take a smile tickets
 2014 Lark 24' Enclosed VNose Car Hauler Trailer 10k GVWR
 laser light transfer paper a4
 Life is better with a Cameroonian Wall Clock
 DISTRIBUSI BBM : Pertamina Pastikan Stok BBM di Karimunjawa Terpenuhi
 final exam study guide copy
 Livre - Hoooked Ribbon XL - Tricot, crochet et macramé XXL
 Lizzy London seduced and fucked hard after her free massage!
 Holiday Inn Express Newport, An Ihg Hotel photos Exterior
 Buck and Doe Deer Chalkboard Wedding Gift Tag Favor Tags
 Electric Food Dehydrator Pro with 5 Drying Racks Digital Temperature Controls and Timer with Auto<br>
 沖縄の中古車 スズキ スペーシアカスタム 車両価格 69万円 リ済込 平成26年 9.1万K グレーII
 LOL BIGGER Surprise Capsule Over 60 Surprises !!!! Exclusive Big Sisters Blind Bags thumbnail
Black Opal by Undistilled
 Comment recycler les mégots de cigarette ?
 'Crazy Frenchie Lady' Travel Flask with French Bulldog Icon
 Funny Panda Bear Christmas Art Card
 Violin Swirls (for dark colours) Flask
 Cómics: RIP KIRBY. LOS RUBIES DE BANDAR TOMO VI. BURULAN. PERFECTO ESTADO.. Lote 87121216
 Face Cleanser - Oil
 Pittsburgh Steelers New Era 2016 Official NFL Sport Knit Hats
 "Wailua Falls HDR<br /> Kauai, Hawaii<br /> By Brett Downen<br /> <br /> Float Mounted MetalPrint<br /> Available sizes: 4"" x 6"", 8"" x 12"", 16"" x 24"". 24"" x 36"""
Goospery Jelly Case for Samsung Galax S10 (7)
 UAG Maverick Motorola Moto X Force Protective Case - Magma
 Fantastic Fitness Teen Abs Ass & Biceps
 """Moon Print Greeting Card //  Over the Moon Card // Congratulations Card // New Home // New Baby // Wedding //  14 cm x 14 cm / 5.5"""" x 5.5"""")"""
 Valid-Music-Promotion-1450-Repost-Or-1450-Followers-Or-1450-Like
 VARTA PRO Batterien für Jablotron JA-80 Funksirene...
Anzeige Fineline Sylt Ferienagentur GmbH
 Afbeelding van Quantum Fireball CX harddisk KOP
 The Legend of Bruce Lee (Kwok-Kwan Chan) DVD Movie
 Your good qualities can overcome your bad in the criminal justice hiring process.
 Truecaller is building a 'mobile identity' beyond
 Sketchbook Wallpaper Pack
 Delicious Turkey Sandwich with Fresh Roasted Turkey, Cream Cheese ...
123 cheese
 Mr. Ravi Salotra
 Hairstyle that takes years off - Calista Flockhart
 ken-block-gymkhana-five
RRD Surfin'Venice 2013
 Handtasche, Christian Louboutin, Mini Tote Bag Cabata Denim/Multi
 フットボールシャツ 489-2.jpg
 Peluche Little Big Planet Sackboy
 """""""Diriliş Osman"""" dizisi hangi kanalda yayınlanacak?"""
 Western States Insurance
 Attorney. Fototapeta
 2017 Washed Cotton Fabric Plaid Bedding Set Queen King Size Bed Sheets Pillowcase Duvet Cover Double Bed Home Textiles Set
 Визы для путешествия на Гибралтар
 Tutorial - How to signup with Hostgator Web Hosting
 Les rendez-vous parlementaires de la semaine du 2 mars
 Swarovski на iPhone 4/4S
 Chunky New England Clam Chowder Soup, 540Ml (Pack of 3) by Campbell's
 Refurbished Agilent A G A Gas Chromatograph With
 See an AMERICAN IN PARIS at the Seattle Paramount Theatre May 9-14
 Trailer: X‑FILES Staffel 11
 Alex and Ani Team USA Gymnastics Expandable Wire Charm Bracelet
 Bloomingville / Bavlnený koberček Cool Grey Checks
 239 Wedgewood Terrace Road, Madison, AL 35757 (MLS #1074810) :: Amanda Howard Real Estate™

§ **Problem to solve**
After reading through the material, print all of it again exactly.

§ **Solution for this exercise**
take a smile tickets
 2014 Lark 24' Enclosed VNose Car Hauler Trailer 10k GVWR
 laser light transfer paper a4
 Life is better with a Cameroonian Wall Clock
 DISTRIBUSI BBM : Pertamina Pastikan Stok BBM di Karimunjawa Terpenuhi
 final exam study guide copy
 Livre - Hoooked Ribbon XL - Tricot, crochet et macramé XXL
 Lizzy London seduced and fucked hard after her free massage!
 Holiday Inn Express Newport, An Ihg Hotel photos Exterior
 Buck and Doe Deer Chalkboard Wedding Gift Tag Favor Tags
 Electric Food Dehydrator Pro with 5 Drying Racks Digital Temperature Controls and Timer with Auto<br>
 沖縄の中古車 スズキ スペーシアカスタム 車両価格 69万円 リ済込 平成26年 9.1万K グレーII
 LOL BIGGER Surprise Capsule Over 60 Surprises !!!! Exclusive Big Sisters Blind Bags thumbnail
Black Opal by Undistilled
 Comment recycler les mégots de cigarette ?
 'Crazy Frenchie Lady' Travel Flask with French Bulldog Icon
 Funny Panda Bear Christmas Art Card
 Violin Swirls (for dark colours) Flask
 Cómics: RIP KIRBY. LOS RUBIES DE BANDAR TOMO VI. BURULAN. PERFECTO ESTADO.. Lote 87121216
 Face Cleanser - Oil
 Pittsburgh Steelers New Era 2016 Official NFL Sport Knit Hats
 "Wailua Falls HDR<br /> Kauai, Hawaii<br /> By Brett Downen<br /> <br /> Float Mounted MetalPrint<br /> Available sizes: 4"" x 6"", 8"" x 12"", 16"" x 24"". 24"" x 36"""
Goospery Jelly Case for Samsung Galax S10 (7)
 UAG Maverick Motorola Moto X Force Protective Case - Magma
 Fantastic Fitness Teen Abs Ass & Biceps
 """Moon Print Greeting Card //  Over the Moon Card // Congratulations Card // New Home // New Baby // Wedding //  14 cm x 14 cm / 5.5"""" x 5.5"""")"""
 Valid-Music-Promotion-1450-Repost-Or-1450-Followers-Or-1450-Like
 VARTA PRO Batterien für Jablotron JA-80 Funksirene...
Anzeige Fineline Sylt Ferienagentur GmbH
 Afbeelding van Quantum Fireball CX harddisk KOP
 The Legend of Bruce Lee (Kwok-Kwan Chan) DVD Movie
 Your good qualities can overcome your bad in the criminal justice hiring process.
 Truecaller is building a 'mobile identity' beyond
 Sketchbook Wallpaper Pack
 Delicious Turkey Sandwich with Fresh Roasted Turkey, Cream Cheese ...
123 cheese
 Mr. Ravi Salotra
 Hairstyle that takes years off - Calista Flockhart
 ken-block-gymkhana-five
RRD Surfin'Venice 2013
 Handtasche, Christian Louboutin, Mini Tote Bag Cabata Denim/Multi
 フットボールシャツ 489-2.jpg
 Peluche Little Big Planet Sackboy
 """""""Diriliş Osman"""" dizisi hangi kanalda yayınlanacak?"""
 Western States Insurance
 Attorney. Fototapeta
 2017 Washed Cotton Fabric Plaid Bedding Set Queen King Size Bed Sheets Pillowcase Duvet Cover Double Bed Home Textiles Set
 Визы для путешествия на Гибралтар
 Tutorial - How to signup with Hostgator Web Hosting
 Les rendez-vous parlementaires de la semaine du 2 mars
 Swarovski на iPhone 4/4S
 Chunky New England Clam Chowder Soup, 540Ml (Pack of 3) by Campbell's
 Refurbished Agilent A G A Gas Chromatograph With
 See an AMERICAN IN PARIS at the Seattle Paramount Theatre May 9-14
 Trailer: X‑FILES Staffel 11
 Alex and Ani Team USA Gymnastics Expandable Wire Charm Bracelet
 Bloomingville / Bavlnený koberček Cool Grey Checks
 239 Wedgewood Terrace Road, Madison, AL 35757 (MLS #1074810) :: Amanda Howard Real Estate™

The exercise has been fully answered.